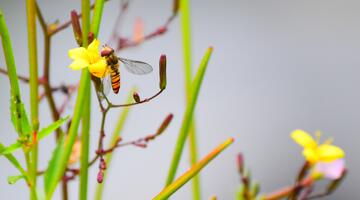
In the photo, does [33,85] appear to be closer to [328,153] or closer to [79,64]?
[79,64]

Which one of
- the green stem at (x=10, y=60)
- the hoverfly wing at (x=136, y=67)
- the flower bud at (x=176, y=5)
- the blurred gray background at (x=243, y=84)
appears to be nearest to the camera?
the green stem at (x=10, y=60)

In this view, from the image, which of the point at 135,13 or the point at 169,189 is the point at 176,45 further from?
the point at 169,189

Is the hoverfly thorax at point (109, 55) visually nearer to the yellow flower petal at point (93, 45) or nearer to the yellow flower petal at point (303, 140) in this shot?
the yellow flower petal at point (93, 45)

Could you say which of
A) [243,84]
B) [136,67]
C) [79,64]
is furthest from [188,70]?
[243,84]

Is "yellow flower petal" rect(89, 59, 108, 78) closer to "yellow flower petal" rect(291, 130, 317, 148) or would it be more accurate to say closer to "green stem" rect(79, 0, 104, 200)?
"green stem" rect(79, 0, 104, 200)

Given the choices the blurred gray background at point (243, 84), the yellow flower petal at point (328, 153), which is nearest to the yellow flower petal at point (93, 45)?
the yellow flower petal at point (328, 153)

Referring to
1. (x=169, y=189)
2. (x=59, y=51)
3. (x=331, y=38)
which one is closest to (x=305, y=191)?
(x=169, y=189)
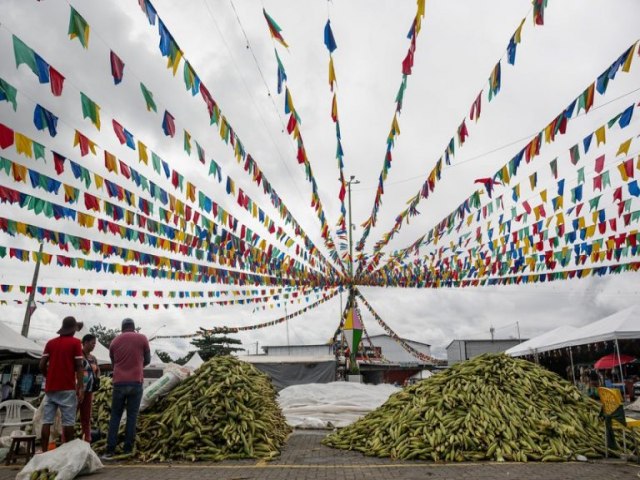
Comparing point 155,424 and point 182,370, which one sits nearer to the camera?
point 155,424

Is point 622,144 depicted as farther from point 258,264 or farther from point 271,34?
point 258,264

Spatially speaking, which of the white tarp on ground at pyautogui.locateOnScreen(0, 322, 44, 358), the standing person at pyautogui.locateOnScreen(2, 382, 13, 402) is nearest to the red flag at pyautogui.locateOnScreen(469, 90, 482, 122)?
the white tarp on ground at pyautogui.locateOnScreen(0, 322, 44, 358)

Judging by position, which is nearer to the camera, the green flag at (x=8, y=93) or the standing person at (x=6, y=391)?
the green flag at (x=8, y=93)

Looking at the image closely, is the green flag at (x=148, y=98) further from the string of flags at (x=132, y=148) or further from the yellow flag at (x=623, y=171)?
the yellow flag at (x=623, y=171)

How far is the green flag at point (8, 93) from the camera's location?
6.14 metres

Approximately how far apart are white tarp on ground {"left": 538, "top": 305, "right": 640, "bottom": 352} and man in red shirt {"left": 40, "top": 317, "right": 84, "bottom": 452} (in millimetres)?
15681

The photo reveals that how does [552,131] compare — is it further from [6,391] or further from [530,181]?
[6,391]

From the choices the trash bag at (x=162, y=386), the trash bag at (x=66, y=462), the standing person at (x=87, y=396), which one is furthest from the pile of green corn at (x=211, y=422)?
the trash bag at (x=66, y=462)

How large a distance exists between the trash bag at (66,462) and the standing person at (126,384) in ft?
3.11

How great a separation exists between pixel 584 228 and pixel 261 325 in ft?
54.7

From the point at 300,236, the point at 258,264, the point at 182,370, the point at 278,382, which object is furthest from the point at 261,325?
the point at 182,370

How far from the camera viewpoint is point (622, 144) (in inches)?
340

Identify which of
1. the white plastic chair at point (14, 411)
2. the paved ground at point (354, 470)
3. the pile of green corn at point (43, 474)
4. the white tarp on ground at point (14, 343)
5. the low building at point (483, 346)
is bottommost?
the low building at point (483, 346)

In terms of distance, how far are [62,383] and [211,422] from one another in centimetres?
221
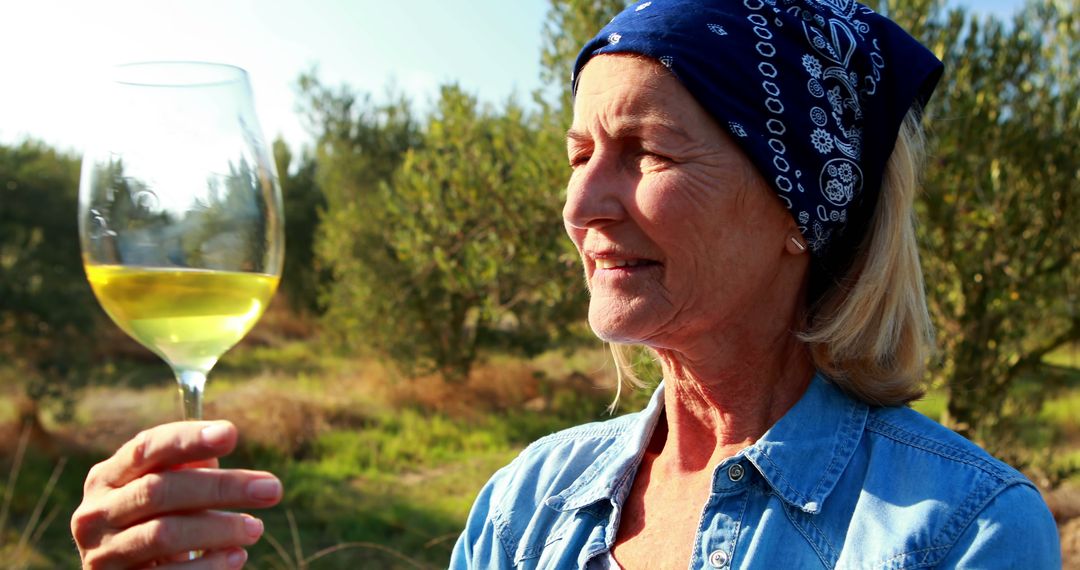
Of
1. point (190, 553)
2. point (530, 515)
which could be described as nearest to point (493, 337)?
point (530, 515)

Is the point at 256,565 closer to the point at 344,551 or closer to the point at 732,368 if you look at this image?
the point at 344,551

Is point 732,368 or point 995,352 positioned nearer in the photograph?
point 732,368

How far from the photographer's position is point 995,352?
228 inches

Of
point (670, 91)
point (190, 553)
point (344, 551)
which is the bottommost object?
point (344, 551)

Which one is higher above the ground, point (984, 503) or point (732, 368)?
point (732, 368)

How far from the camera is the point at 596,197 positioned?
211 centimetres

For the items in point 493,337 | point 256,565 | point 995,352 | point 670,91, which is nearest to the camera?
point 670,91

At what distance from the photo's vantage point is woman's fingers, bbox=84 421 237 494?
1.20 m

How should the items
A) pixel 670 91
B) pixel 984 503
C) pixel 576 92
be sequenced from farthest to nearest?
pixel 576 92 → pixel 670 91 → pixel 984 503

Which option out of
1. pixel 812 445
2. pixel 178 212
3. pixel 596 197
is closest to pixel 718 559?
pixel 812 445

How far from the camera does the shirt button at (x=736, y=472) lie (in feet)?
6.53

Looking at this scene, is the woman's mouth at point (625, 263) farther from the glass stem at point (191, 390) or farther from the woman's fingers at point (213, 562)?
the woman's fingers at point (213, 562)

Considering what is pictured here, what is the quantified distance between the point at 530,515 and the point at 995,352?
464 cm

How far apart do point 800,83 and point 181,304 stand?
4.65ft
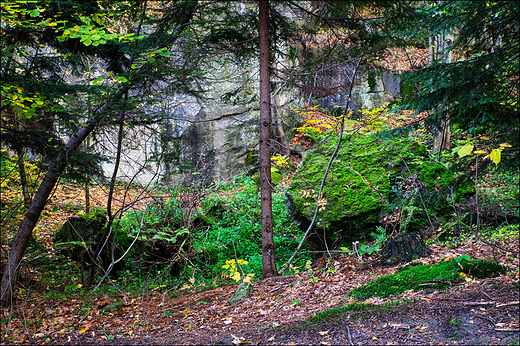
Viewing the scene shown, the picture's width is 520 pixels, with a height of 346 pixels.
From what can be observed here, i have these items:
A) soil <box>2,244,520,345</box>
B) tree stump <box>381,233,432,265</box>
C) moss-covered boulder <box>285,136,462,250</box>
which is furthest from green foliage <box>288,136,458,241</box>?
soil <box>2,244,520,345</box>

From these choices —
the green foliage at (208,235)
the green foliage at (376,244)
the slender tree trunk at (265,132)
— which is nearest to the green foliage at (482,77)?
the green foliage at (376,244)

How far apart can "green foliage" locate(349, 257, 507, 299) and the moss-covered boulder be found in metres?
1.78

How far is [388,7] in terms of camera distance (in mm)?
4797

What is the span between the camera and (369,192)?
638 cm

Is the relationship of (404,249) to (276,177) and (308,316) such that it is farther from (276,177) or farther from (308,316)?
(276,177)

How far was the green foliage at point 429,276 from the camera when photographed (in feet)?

※ ※ ※

**What you have to do:**
Transcribe the material exactly, and leave out whatever pictures it holds.

**Solution to this task:**
In the photo, does [33,85] appear to be closer to [328,153] or closer to [79,64]?
[79,64]

Which one of
- the green stem at (x=10, y=60)
- the hoverfly wing at (x=136, y=67)
- the flower bud at (x=176, y=5)
- the blurred gray background at (x=243, y=84)
appears to be nearest to the camera?
the green stem at (x=10, y=60)

In this view, from the image, which of the point at 135,13 or the point at 169,189 is the point at 176,45 further from?
the point at 169,189

Is the hoverfly thorax at point (109, 55) visually nearer to the yellow flower petal at point (93, 45) or nearer to the yellow flower petal at point (303, 140) in this shot?
the yellow flower petal at point (93, 45)

Could you say which of
A) [243,84]
B) [136,67]
C) [79,64]
is furthest from [188,70]?
[243,84]

Is "yellow flower petal" rect(89, 59, 108, 78) closer to "yellow flower petal" rect(291, 130, 317, 148) or would it be more accurate to say closer to "green stem" rect(79, 0, 104, 200)?
"green stem" rect(79, 0, 104, 200)

Given the choices the blurred gray background at point (243, 84), the yellow flower petal at point (328, 153), which is nearest to the yellow flower petal at point (93, 45)?
the yellow flower petal at point (328, 153)

Referring to
1. (x=169, y=189)
2. (x=59, y=51)
3. (x=331, y=38)
which one is closest to (x=305, y=191)?
(x=169, y=189)
Comparing point 155,424 and point 182,370, which one sits nearer to the camera?
point 155,424

Is point 622,144 depicted as farther from point 258,264 or farther from point 271,34?
point 258,264

Spatially speaking, which of the white tarp on ground at pyautogui.locateOnScreen(0, 322, 44, 358), the standing person at pyautogui.locateOnScreen(2, 382, 13, 402) is nearest to the red flag at pyautogui.locateOnScreen(469, 90, 482, 122)?
the white tarp on ground at pyautogui.locateOnScreen(0, 322, 44, 358)

Judging by position, which is nearer to the camera, the green flag at (x=8, y=93) or the standing person at (x=6, y=391)?
the green flag at (x=8, y=93)

Looking at the image closely, is the green flag at (x=148, y=98) further from the string of flags at (x=132, y=148) or further from the yellow flag at (x=623, y=171)?
the yellow flag at (x=623, y=171)

How far is the green flag at point (8, 93) from the camera's location?
6.14 metres

Approximately how far apart are white tarp on ground {"left": 538, "top": 305, "right": 640, "bottom": 352} and man in red shirt {"left": 40, "top": 317, "right": 84, "bottom": 452} (in millimetres)?
15681

The photo reveals that how does [552,131] compare — is it further from [6,391] or further from [530,181]?
[6,391]

From the choices the trash bag at (x=162, y=386), the trash bag at (x=66, y=462), the standing person at (x=87, y=396), which one is furthest from the pile of green corn at (x=211, y=422)?
the trash bag at (x=66, y=462)

How large a distance exists between the trash bag at (66,462) and the standing person at (126,384) in ft?
3.11

How great a separation exists between pixel 584 228 and pixel 261 325 in ft?
54.7

From the point at 300,236, the point at 258,264, the point at 182,370, the point at 278,382, which object is furthest from the point at 261,325?
the point at 182,370

How far from the camera viewpoint is point (622, 144) (in inches)?
340

Identify which of
1. the white plastic chair at point (14, 411)
2. the paved ground at point (354, 470)
3. the pile of green corn at point (43, 474)
4. the white tarp on ground at point (14, 343)
5. the low building at point (483, 346)
is bottommost?
the low building at point (483, 346)

In terms of distance, how far are [62,383] and [211,422] from one another in centimetres?
221
Of
1. point (190, 553)
2. point (530, 515)
which could be described as nearest to point (493, 337)?
point (530, 515)

Is the point at 256,565 closer to the point at 344,551 or closer to the point at 732,368 if you look at this image?
the point at 344,551

Is point 732,368 or point 995,352 positioned nearer in the photograph?
point 732,368

How far from the photographer's position is point 995,352?
228 inches

Of
point (670, 91)
point (190, 553)
point (344, 551)
which is the bottommost object?
point (344, 551)

Which one is higher above the ground, point (984, 503) or point (732, 368)?
point (732, 368)

How far from the camera is the point at 596,197 positioned?
211 centimetres

For the items in point 493,337 | point 256,565 | point 995,352 | point 670,91, which is nearest to the camera?
point 670,91

At what distance from the photo's vantage point is woman's fingers, bbox=84 421 237 494?
1.20 m

How should the items
A) pixel 670 91
B) pixel 984 503
C) pixel 576 92
be sequenced from farthest to nearest?
pixel 576 92 → pixel 670 91 → pixel 984 503

Which option out of
1. pixel 812 445
2. pixel 178 212
3. pixel 596 197
is closest to pixel 718 559?
pixel 812 445

How far from the camera does the shirt button at (x=736, y=472) lie (in feet)?
6.53

Looking at this scene, is the woman's mouth at point (625, 263) farther from the glass stem at point (191, 390) or farther from the woman's fingers at point (213, 562)?
the woman's fingers at point (213, 562)

Considering what is pictured here, what is the quantified distance between the point at 530,515 and the point at 995,352?
464 cm

How far apart do point 800,83 and point 181,304 stand?
4.65ft
Viewing the scene shown, the picture's width is 520 pixels, with a height of 346 pixels.
From what can be observed here, i have these items:
A) soil <box>2,244,520,345</box>
B) tree stump <box>381,233,432,265</box>
C) moss-covered boulder <box>285,136,462,250</box>
which is furthest from green foliage <box>288,136,458,241</box>?
soil <box>2,244,520,345</box>

From these choices —
the green foliage at (208,235)
the green foliage at (376,244)
the slender tree trunk at (265,132)
— which is nearest to the green foliage at (482,77)?
the green foliage at (376,244)

How far apart can "green foliage" locate(349, 257, 507, 299) and the moss-covered boulder be found in metres?
1.78

How far is [388,7] in terms of camera distance (in mm)?
4797

What is the span between the camera and (369,192)?
638 cm

Is the relationship of (404,249) to (276,177) and (308,316) such that it is farther from (276,177) or farther from (308,316)?
(276,177)

How far was the green foliage at point 429,276 from the camera when photographed (in feet)?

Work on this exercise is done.